From the line containing "Looking at the photograph, is" through the last line of the entries below, repeat each line word for word and leave out the rest.

Data shown:
• • • • •

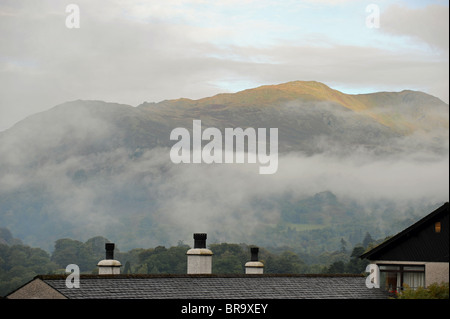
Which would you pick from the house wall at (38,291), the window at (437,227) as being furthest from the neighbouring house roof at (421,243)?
the house wall at (38,291)

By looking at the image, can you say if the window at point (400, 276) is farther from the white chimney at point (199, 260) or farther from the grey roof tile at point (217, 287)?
the white chimney at point (199, 260)

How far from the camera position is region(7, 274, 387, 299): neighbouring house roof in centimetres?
3859

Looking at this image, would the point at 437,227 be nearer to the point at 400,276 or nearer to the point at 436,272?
the point at 436,272

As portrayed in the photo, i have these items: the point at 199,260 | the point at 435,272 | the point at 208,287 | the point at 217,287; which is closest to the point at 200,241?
the point at 199,260

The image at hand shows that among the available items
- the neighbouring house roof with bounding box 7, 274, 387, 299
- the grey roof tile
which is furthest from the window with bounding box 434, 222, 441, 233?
the grey roof tile

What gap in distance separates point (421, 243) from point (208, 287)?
14.7m

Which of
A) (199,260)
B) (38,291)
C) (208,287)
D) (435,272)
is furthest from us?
(199,260)

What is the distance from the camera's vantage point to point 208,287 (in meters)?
43.2

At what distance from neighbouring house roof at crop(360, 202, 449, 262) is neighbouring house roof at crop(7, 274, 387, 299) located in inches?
109

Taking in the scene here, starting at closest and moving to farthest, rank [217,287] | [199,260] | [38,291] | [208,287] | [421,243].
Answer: [38,291] → [208,287] → [217,287] → [421,243] → [199,260]

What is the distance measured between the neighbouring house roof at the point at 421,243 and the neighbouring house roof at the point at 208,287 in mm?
2764

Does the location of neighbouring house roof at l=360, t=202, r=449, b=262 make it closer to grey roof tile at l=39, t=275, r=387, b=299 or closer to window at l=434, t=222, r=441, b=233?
window at l=434, t=222, r=441, b=233
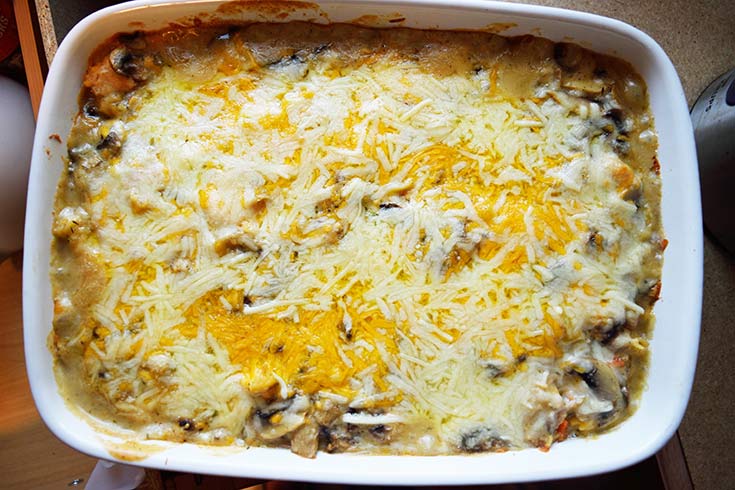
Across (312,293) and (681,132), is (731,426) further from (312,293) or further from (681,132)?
(312,293)

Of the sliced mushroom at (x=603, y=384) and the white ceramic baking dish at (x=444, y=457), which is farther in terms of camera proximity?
the sliced mushroom at (x=603, y=384)

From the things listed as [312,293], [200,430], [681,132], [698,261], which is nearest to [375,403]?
[312,293]

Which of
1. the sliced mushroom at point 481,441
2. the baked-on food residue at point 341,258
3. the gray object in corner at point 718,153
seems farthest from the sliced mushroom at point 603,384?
the gray object in corner at point 718,153

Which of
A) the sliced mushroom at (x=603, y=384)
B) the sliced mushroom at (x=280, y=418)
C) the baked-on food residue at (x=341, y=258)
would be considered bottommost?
the sliced mushroom at (x=280, y=418)

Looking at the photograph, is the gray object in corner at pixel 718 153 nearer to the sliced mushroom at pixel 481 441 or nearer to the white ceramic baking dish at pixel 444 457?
the white ceramic baking dish at pixel 444 457

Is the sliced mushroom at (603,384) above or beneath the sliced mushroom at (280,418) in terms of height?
above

• • • • •

Task result:
Looking at the photograph, is the gray object in corner at pixel 718 153 nearer to the sliced mushroom at pixel 481 441 or nearer to the white ceramic baking dish at pixel 444 457?
the white ceramic baking dish at pixel 444 457

Is the sliced mushroom at (603,384) above or beneath the sliced mushroom at (280,418) in terms of height?
above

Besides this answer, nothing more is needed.